Spatial reasoning question records:
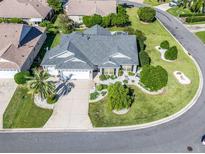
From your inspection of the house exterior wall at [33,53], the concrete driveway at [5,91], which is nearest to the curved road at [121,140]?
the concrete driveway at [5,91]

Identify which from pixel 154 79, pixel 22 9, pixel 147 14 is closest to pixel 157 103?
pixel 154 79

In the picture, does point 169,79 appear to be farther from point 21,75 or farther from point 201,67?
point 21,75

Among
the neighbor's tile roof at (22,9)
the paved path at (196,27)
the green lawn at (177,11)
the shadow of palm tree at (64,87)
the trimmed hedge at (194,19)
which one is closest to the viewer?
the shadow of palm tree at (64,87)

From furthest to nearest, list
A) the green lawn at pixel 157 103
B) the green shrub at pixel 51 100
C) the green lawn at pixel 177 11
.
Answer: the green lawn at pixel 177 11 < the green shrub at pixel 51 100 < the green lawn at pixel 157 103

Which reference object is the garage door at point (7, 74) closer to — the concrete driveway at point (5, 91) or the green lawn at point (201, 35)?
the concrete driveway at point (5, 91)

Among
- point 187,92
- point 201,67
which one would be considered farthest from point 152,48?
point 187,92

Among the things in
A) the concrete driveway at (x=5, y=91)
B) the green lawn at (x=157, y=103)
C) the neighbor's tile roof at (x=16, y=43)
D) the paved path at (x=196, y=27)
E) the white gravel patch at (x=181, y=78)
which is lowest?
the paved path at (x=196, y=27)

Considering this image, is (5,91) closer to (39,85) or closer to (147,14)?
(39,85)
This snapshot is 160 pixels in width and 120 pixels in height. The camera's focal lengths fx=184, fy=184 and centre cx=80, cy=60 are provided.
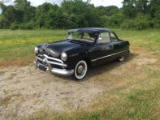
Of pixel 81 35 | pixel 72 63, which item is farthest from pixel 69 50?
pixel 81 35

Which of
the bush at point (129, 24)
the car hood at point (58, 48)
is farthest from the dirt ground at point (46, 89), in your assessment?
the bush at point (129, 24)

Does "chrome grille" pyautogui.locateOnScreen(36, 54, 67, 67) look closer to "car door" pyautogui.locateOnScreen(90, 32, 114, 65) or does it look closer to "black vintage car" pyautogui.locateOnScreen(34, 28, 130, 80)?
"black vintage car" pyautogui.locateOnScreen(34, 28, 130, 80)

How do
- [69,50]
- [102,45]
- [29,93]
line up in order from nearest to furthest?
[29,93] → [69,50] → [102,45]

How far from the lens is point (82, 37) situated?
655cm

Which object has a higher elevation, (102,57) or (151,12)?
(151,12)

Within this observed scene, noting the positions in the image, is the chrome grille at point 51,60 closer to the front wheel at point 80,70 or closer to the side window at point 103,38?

:: The exercise ::
Reproduce the records above word for word, leaving out the pictures.

:: Complete answer ::
From your inspection of the house exterior wall at [33,53], the concrete driveway at [5,91], which is nearest to the curved road at [121,140]?
the concrete driveway at [5,91]

Identify which from pixel 154 79, pixel 22 9, pixel 147 14 is closest to pixel 157 103?
pixel 154 79

In the picture, does point 169,79 appear to be farther from point 21,75 or farther from point 201,67?
point 21,75

Among
the neighbor's tile roof at (22,9)
the paved path at (196,27)
the green lawn at (177,11)
the shadow of palm tree at (64,87)
the trimmed hedge at (194,19)
which one is closest to the viewer?
the shadow of palm tree at (64,87)

From furthest to nearest, list
A) the green lawn at pixel 157 103
B) the green shrub at pixel 51 100
C) the green lawn at pixel 177 11
.
Answer: the green lawn at pixel 177 11 < the green shrub at pixel 51 100 < the green lawn at pixel 157 103

Which reference object is the garage door at point (7, 74) closer to — the concrete driveway at point (5, 91) or the green lawn at point (201, 35)?
the concrete driveway at point (5, 91)

Among
- point 187,92
- point 201,67
which one would be considered farthest from point 152,48?
point 187,92

Among the things in
A) the concrete driveway at (x=5, y=91)
B) the green lawn at (x=157, y=103)
C) the neighbor's tile roof at (x=16, y=43)
D) the paved path at (x=196, y=27)
E) the white gravel patch at (x=181, y=78)
which is lowest?
the paved path at (x=196, y=27)

Considering this image, is (5,91) closer to (39,85) or closer to (147,14)?
(39,85)
This snapshot is 160 pixels in width and 120 pixels in height. The camera's focal lengths fx=184, fy=184 and centre cx=80, cy=60 are provided.
Of pixel 81 35 | pixel 72 63, which item is farthest from pixel 69 50?
pixel 81 35

Which of
the bush at point (129, 24)
the car hood at point (58, 48)
is farthest from the dirt ground at point (46, 89), in your assessment?
the bush at point (129, 24)

Does "chrome grille" pyautogui.locateOnScreen(36, 54, 67, 67) look closer to "car door" pyautogui.locateOnScreen(90, 32, 114, 65) or does it look closer to "black vintage car" pyautogui.locateOnScreen(34, 28, 130, 80)?
"black vintage car" pyautogui.locateOnScreen(34, 28, 130, 80)

How do
- [69,50]
- [102,45]
- [29,93]
line up in order from nearest to furthest?
[29,93] → [69,50] → [102,45]

How far from the lens is point (82, 37) situated?
655cm

Which object has a higher elevation, (102,57) or (151,12)?
(151,12)

Within this observed scene, noting the positions in the image, is the chrome grille at point 51,60 closer to the front wheel at point 80,70 or closer to the side window at point 103,38?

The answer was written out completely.